This Friday night Fhloston Paradise celebrate their first birthday with a very special guest DJ set from Voyeurrhythm’s Ben Sun! The Australian-born, London resident brings his house sounds to the Superstore basement with Kasra V and Fhloston resident Greg Spencer. Ahead of the party Greg S and Greg Lowe caught up with Ben to ask him a few of their burning questions…
Ben! We’re looking forward to having you for our one year birthday bash! While originally from Australia, you’ve been in London for a while. What do you think makes our city such a special place to DJ?
Thank you! Me too.
Well when I first arrived in 2005 a guy I met in Sounds of the Universe took me to Plastic People for the first time. It was the Co-op night with people like IG Culture, Phil Asher and Dego playing. What I found there was an almost pitch black room, lit only by the lights of the booth, some guys with lasers and a joint or two (people were still getting away with discreetly smoking inside then). The sound system was perfect, and these guys were playing sort of Afrobeat sounds mixed with electronic dance stuff that was the roots of the broken beat sound they had going on then. Everyone was sweating and dancing their ass off, it was so unpretentious. This was one of those experiences that kept me in London. It wasn’t the music so much as that I saw that these guys had a voice that came through the music they made and the way they deejayed… and people were listening! So that’s why I think London is a special place to DJ. There’s so much love for independent music here, and the city breeds it.
Do you think different areas of London have a different vibe party-wise, or is music truly the great uniter?
Hehe, well I don’t think things are mutually exclusive… Yes to both? Maybe because I’m an immigrant I don’t get into the whole “my side of town” pride thing. I’ll go anywhere.
To me it seems more like there a just different style of parties, depending on the spaces available in different neighbourhoods. On the docks, in a warehouse or studio space, various clubs and turned-out pubs… The diversity of spaces is another great thing about London parties.
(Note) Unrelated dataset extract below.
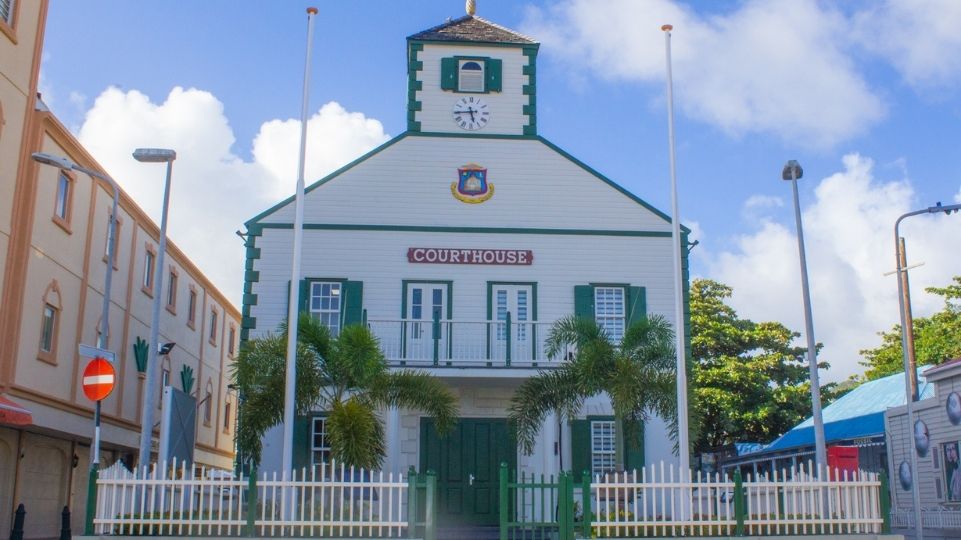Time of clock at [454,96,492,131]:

Vinyl – you’re a big advocate. Do you take a position in the debate between vinyl and digital or do you think both have merits and it’s up to the individual person?
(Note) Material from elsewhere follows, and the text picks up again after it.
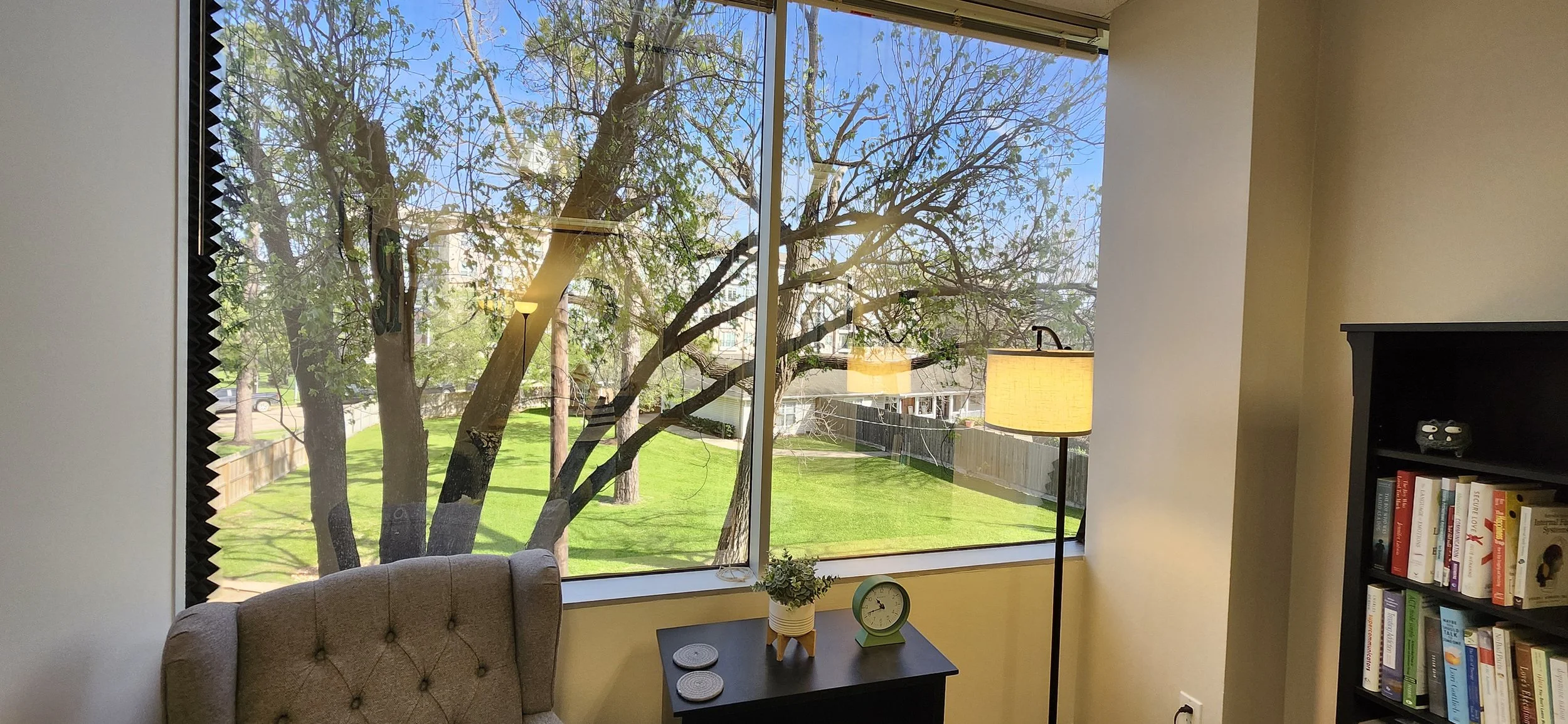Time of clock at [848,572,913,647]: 10:41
I like to think I’m not a purist in any sense, it’s inhibitive. But here’s why I love vinyl: all my good shit is on vinyl. That mix I gave you is made entirely of grubby 12 inches and secondhand finds, most of which I would never have come across if I wasn’t at the store shuffling through the crates. You can’t find that stuff through digital distributors. So it’s about how you find music, whether it’s for research, sampling, deejaying, or listening pleasure. Vinyl has the history and the beautiful element of chance too.
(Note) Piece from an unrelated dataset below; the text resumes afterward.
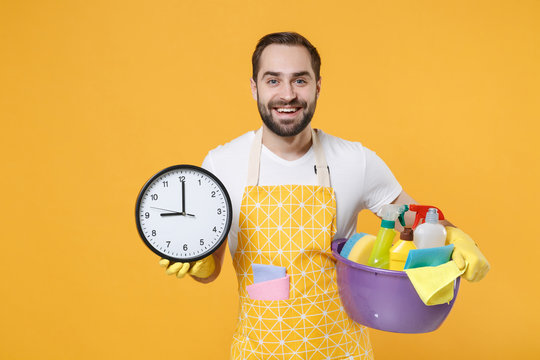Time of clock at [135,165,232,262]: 9:00
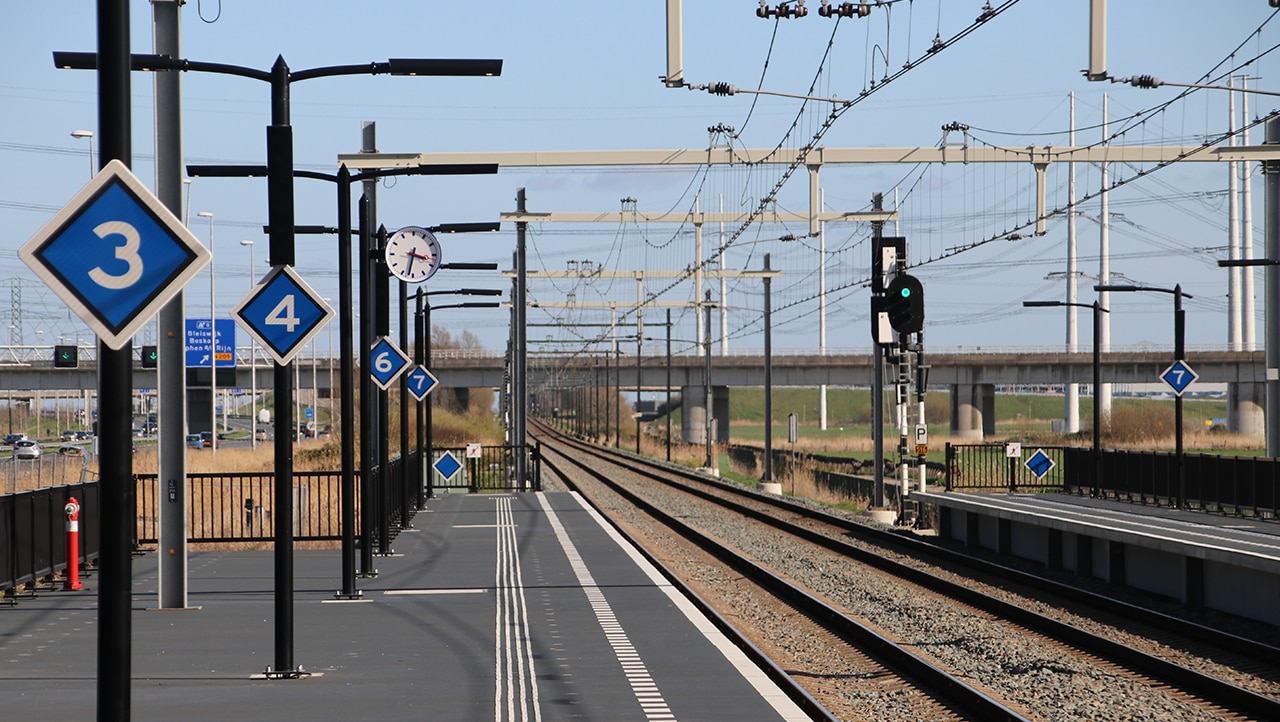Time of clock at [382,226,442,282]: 3:32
On the flip side, I recently started using CDJs (so I could travel with ease like everyone else), and they’re a lot of fun to mix with. Cue points, loops, things you can’t do easily with vinyl. So both have a reason to live. What I don’t like is DJs playing low quality files in clubs… party people deserve better than that.
Your label is called Voyeurhythm, an amalgamation of two of our favourite things. Where did that name come from?
Haha… us too! One of the tracks on the mix talks about the “sweet secret sins of rhythm”… and it’s perfectly dark and sexy. My partners in the label, Tyson and Mostyn (aka dark and sexy), they used to work in the same building doing kinda boring jobs, and would spend their time emailing ridiculous DJ names and band names. Voyeurhythm was one of them. I think maybe Mostyn came up with it, but it was Tyson that put it on the table for the label name. It’s possibly the most difficult name to spell we could have used. No one gets it right. But people like it too I think. It’s pretty much a joke, which suits us.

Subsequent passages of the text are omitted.